Occasionally, the use of biographical detail veers to the overly inward. Particularly baffling is an unchallenged quote concerning Cubans of African descent. Explaining the title of an early series, Afrocubanas, Sánchez says, “I am mulata … every Cuban has some black blood, and I like this reference to race.” Sánchez’s usage of the word mulata here is rooted in a longstanding trope, that of the mixed race woman embodying the myth of idealized racial harmony in Cuba. Arising from popular nationalist discourse in the early 20th-century, the mulata figure emerged as a complicated symbol in Cuba’s collective imagination, at once sexualized and denigrated but also romanticized in poetry, song, and literature. It is a highly loaded term that, in this context, belies the actual economic inequality and social stratification that characterize Cuba’s racial dynamics and history.

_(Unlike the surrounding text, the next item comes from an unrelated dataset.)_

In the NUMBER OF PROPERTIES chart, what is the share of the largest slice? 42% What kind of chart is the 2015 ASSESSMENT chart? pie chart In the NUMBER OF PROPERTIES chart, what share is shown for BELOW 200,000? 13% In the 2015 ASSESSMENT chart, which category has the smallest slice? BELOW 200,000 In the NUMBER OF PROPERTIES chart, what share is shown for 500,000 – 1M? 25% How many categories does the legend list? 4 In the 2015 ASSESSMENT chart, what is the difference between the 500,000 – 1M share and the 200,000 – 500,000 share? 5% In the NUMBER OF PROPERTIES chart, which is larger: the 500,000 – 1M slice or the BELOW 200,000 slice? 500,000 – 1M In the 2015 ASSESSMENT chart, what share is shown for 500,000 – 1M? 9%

Panorama view of Zilia Sánchez: Soy Isla (I Am an Island) (photo by the author for Hyperallergic)

Still, it is immensely gratifying to move through a museum space that affirms the dignity of female subjectivity, a perspective that is too often devalued or dismissed. Although Sánchez rejects the term “feminist,” her works (and career) convey an expansive complexity that mirrors the many layers of women’s selfhood.

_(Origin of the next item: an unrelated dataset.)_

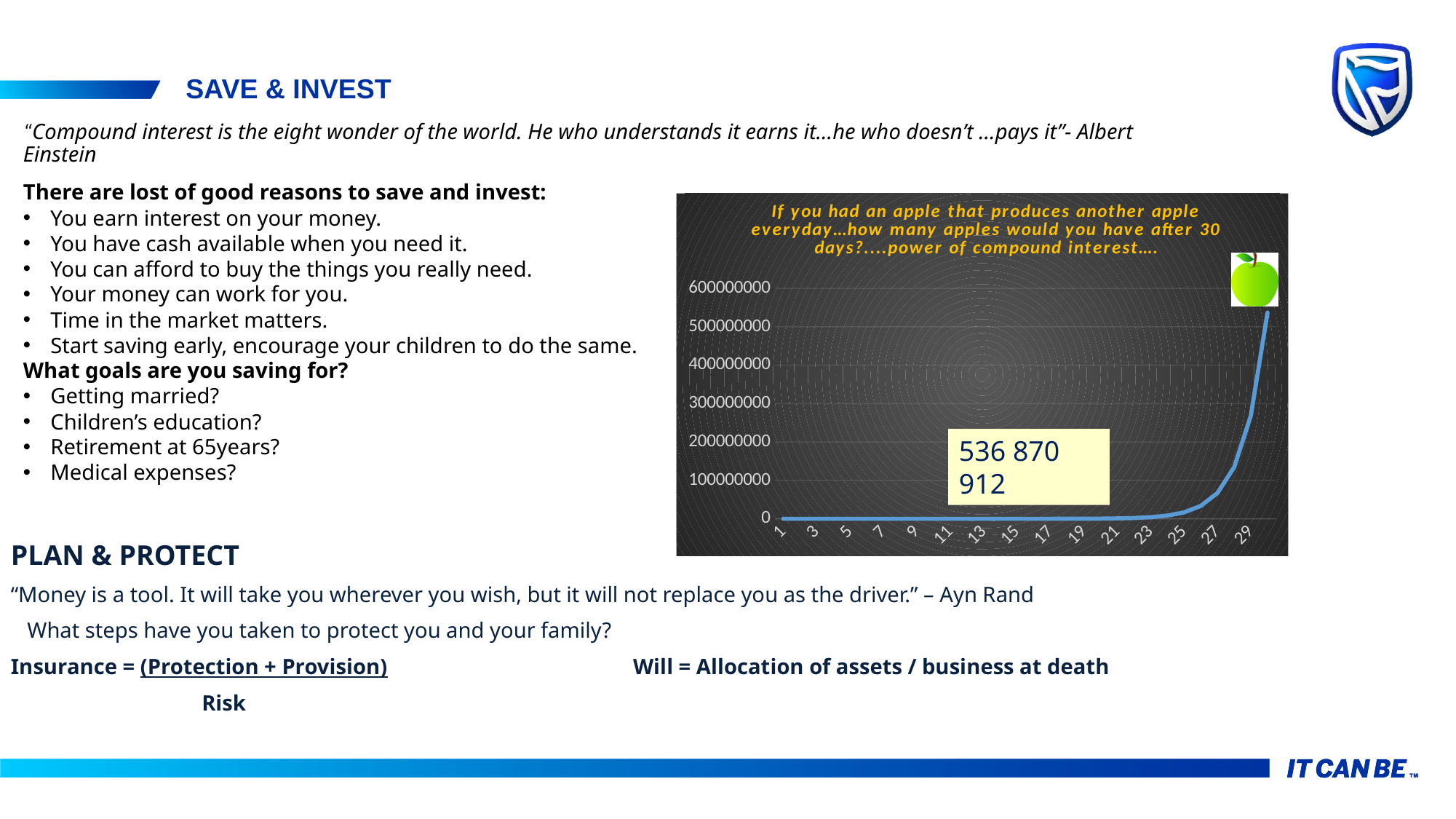
Is the value for day 15 greater or less than 100000000? less Does the highest value on the chart occur at the start or the end of the x axis? end What kind of chart is shown on the slide? line chart Is the value at the final point of the line greater or less than 500000000? greater What number is printed in the yellow box on the chart? 536 870 912 Do the values on the chart rise or fall as the day number increases along the x axis? rise Is the value for day 25 greater or less than 100000000? less Which labelled day on the x axis has the lowest value? 1 Which has the larger value, day 29 or day 1? day 29 What is the highest tick value shown on the y axis of the chart? 600000000 How many tick labels are shown on the x axis of the chart? 15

Over the past few years, museums in the US have mounted major retrospectives of Latin American women artists, including Lygia Pape, Lygia Clark, Tarsila do Amaral, Doris Salcedo, and Carmen Herrera, not to mention the current Frida Kahlo juggernaut at the Brooklyn Museum. Although Sánchez may not be as well known as these other artists, her inclusion amongst this tide of institutional recognition marks an important step in acknowledging her legacy: not only as an isolated island but as a noteworthy member of a burgeoning canon.

Zilia Sánchez: Soy Isla (I Am an Island), curated by Vesela Sretenović, is on view at the Phillips Collection through May 19.

Carolyn Yates is an art historian living in Washington D.C.